Anemic Post-Recession Job Recovery

The year 2021 ended with a December gain of 199,000 jobs, slightly above the monthly average for the 2011-2020 decade. But after losing over 22 million jobs at the start of the pandemic, the December gain was half the total economists had projected, and the lowest monthly gain since the start of the Covid-19 recession 22 months earlier. The December gain leaves the economy over 3.5 million jobs below when the recession began in February 2020. As the graph below shows, the loss of jobs in the recession far exceeded that of any recession since 1980, and after 22 months, recovery is behind all those previous recoveries except the Great Recession in 2007.

 

 

 

 

 

(Click to enlarge graph)

Job recovery is facing multiple headwinds. Millions of workers retired during the Covid Recession; in addition to the normal aging of Baby Boomers, over three million workers took retirement earlier than they might have done absent the pandemic. In addition to retirement, the so-called “Great Resignation” saw as many as 4.5 million workers leaving their jobs in a single month. The nearly 900,000 deaths due to Covid-19 included over 200,000 working-age people 18-64 years old. A University of California, Davis article [LINK 2] estimates that during 2020 and 2021 about two million fewer working-age immigrants entered the U.S., half of whom would have been college-educated. And while jobs have been lost to technology for decades, the shortage of workers during the pandemic led to greater use of telemedicine for the overstretched healthcare industry, and increased automation in food service and hotels.

Against so many adverse trends, restoring employment to its pre-pandemic level is like running up a down escalator. The metaphor is apt for much that is happening in the United States overall. Recovery from Covid-19 is thwarted by opposition to accepted health practices. Stimulus payments that eased families through unpaid months of lockdowns left a spike in inflation for the Federal Reserve Bank to manage. Political polarization has prevented progress on a number of issues including election reform, immigration, clean energy, universal pre-k education, and healthcare affordability.

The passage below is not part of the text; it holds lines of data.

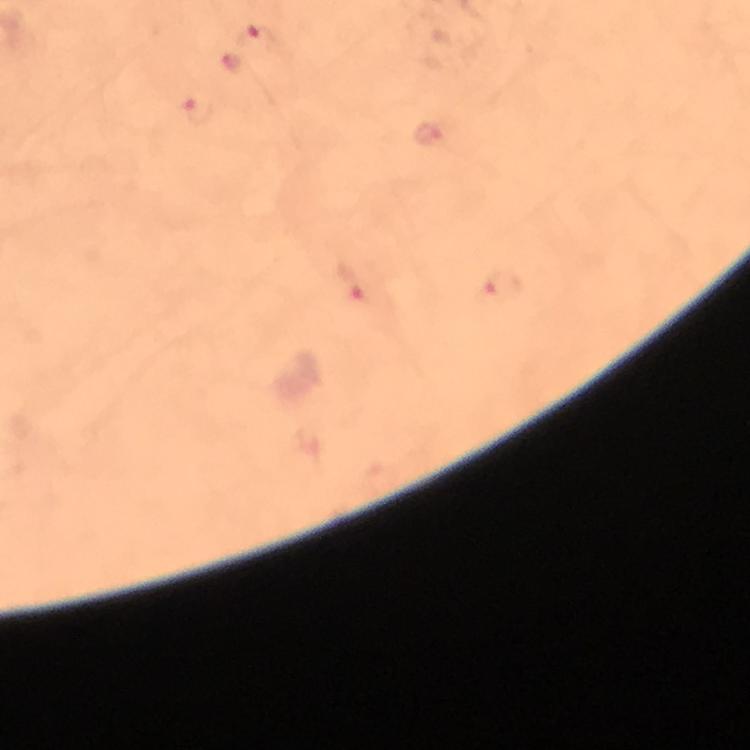

Approximate centers as (x, y) in pixels.
Malaria parasites: (258, 39), (200, 111), (426, 132), (358, 282), (503, 285).

capture = smartphone mounted on the microscope
image size = 750×750 pixels
cropped from = a single field of view
magnification = 100x
preparation = thick blood film
context = from a diagnostic examination for malaria
stain = Giemsa
immersion oil = used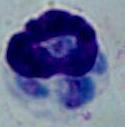
identification = leukocyte
modality = micrograph
magnification = 1000x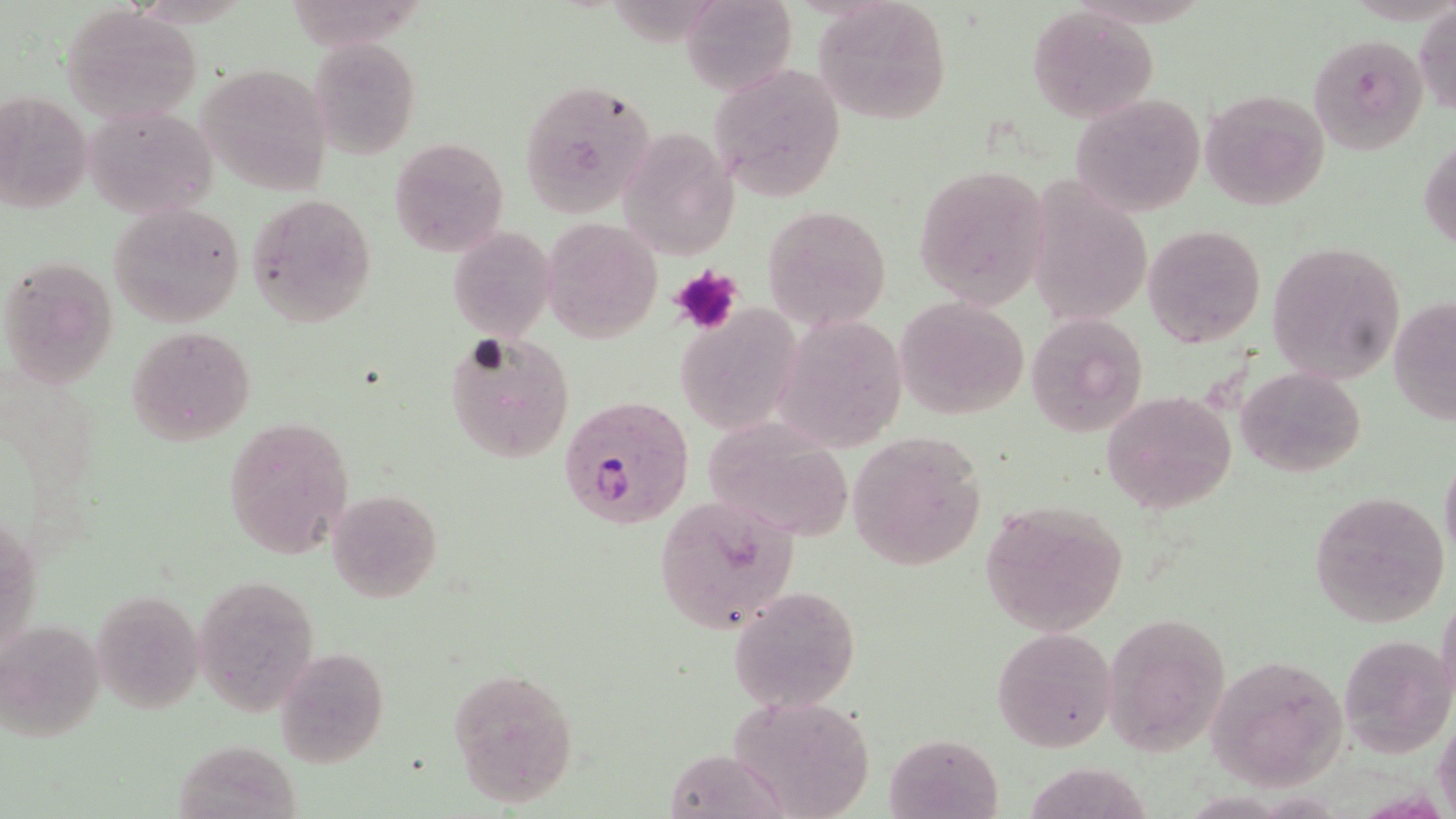
slide-level diagnosis = Plasmodium falciparum
stain = May-Grünwald-Giemsa
magnification = 1000x
field of view = single
uninfected red blood cell locations = approximate bounding boxes as (x1, y1, x2, y2) in pixels: (682, 1, 797, 98), (812, 1, 953, 126), (1414, 3, 1456, 118), (63, 7, 202, 121), (1028, 8, 1160, 122), (1310, 34, 1426, 153), (310, 37, 423, 157), (711, 62, 845, 197), (196, 63, 333, 195), (519, 78, 655, 216), (0, 89, 93, 215), (1199, 89, 1330, 209), (1069, 93, 1207, 218), (84, 104, 218, 220), (619, 125, 738, 262), (1420, 132, 1456, 255), (390, 137, 509, 256), (912, 164, 1052, 307), (246, 193, 377, 327), (107, 201, 246, 328), (763, 204, 891, 331), (543, 216, 663, 344), (1142, 223, 1267, 349), (446, 226, 556, 342), (1265, 242, 1404, 383), (0, 254, 119, 390), (895, 296, 1030, 421), (1389, 297, 1456, 425), (676, 302, 801, 436), (1023, 312, 1147, 438), (126, 326, 256, 445), (443, 332, 576, 464), (1234, 366, 1366, 477), (1101, 391, 1237, 513), (222, 417, 353, 558), (849, 431, 985, 568), (1439, 448, 1456, 563), (328, 489, 443, 604), (1308, 492, 1451, 627), (653, 496, 802, 635), (980, 500, 1129, 636), (194, 572, 323, 714), (726, 586, 861, 712), (92, 589, 205, 713), (1102, 610, 1235, 755), (992, 625, 1118, 753), (1337, 632, 1453, 758), (276, 648, 390, 768), (1207, 652, 1352, 789), (449, 668, 579, 808), (727, 695, 879, 819), (1434, 702, 1456, 819), (885, 733, 1003, 818), (1017, 765, 1154, 819)
modality = light microscopy
image size = 1456×819 pixels
platelet locations = approximate bounding boxes as (x1, y1, x2, y2) in pixels: (668, 263, 741, 335)
Plasmodium falciparum-infected red blood cell locations = approximate bounding boxes as (x1, y1, x2, y2) in pixels: (561, 396, 694, 532)
preparation = thin blood smear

Restoration of the remaining 3.5 million jobs would benefit greatly from wide acceptance of healthcare professionals’ recommendations. Passage of proposals tackling infrastructure needs would directly add new jobs. The very measures that would put the economy back on its pre-pandemic course are victims of  anti-government activism preventing those measures. There couldn’t have been a worse time for loss of trust in government than during a pandemic.